[comp.parallel] communication delays

jones%HERKY.CS.UIOWA.EDU@VM1.NODAK.EDU (Douglas Jones) (12/07/88)

[I found this on comp.theory.  Sorry to repost it for those readers, but
	I thought it was worth it.  We haven't gotten into the
	theoretical models much --- this might be the time
 Steve
]



In Hai-Ning Liu's theorynet note of Dec. 5, 1988, he asks:

> I am interested in results about communication delay between any two
> processors.  Note this is different from PRAM model.

I have long suspected that there is a natural law that communication delays
in a system with n components are O(log n).  As a proposed natural law, this
is subject to counterexample and refinement, but cannot be proven.

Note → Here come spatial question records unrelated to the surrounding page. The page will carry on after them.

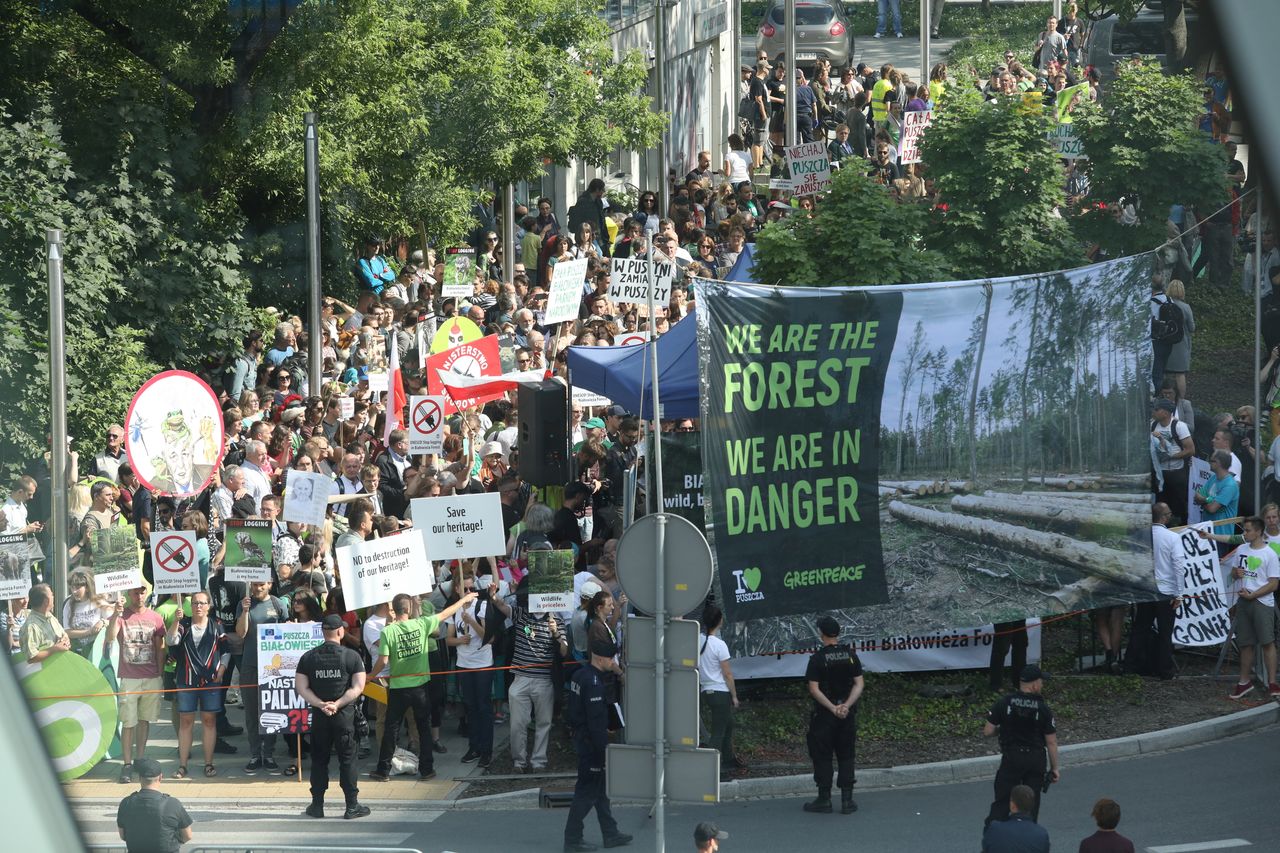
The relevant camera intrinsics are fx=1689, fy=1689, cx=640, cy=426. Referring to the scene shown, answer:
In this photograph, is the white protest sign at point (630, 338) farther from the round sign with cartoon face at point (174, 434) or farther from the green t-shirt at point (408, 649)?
the green t-shirt at point (408, 649)

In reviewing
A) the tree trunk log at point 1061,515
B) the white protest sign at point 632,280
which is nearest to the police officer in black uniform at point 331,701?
the tree trunk log at point 1061,515

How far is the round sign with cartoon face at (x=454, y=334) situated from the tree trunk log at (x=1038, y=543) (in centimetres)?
646

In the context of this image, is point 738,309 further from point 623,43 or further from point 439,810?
point 623,43

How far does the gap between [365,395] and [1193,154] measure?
10.2 m

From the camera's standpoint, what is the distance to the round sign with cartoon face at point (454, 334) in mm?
17562

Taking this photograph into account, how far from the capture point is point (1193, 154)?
20.2 m

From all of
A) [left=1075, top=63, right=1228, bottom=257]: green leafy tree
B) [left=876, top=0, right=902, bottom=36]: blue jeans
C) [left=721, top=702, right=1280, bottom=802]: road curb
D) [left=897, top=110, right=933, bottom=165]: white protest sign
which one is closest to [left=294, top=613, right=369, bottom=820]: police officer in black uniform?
[left=721, top=702, right=1280, bottom=802]: road curb

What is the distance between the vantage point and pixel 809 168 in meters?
22.9

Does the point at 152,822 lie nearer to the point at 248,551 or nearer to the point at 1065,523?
the point at 248,551

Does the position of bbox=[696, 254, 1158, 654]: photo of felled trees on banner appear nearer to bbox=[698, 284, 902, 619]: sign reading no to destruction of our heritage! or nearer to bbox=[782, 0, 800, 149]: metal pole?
bbox=[698, 284, 902, 619]: sign reading no to destruction of our heritage!

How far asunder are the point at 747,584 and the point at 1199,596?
400 centimetres

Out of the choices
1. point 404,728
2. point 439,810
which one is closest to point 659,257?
point 404,728

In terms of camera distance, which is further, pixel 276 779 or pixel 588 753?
pixel 276 779

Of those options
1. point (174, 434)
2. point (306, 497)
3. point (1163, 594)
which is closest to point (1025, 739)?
point (1163, 594)
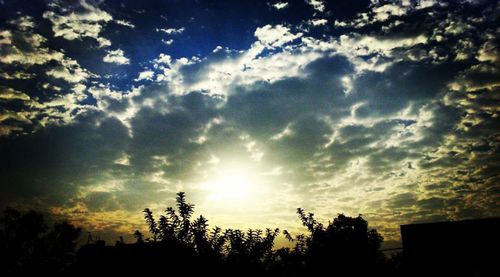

Note that most Parallel Random Access Memory models assume that access time
is constant, independent of memory size and number of processors, but that
real parallel random access memory cannot be built this way.  To see this,
imagine any fixed technology.  All known technologies build memory from
modules with a fixed capacity per module.  Even if there is only one processor,
that processor must have a way to send memory addresses and data to all of the
modules.  All known technologies have a limit on the fanout allowed on any
signal.  If there are more modules than this fanout limit, some kind of
repeaters or amplifiers must be used.  Say the fanout limit allows a maximum
of k modules to listen to any signal.  In general, this requires a k-ary tree
of amplifiers to take address or data signals from the processor to memory.
For a sufficiently large memory, the delays involved in this k-ary tree will
dominate the memory access time, so we have O(log n) access, with logarithms
to the base k.

A similar argument applies to the data path from memory to processors, but
here, the problem is the limited fanin of feasible multiplexors, with the
result that a multiplexor tree is needed to bring signals from modules to the
processor.

Similar arguments apply to n processors sharing one memory, and these arguments
directly underly the design of the butterfly switch.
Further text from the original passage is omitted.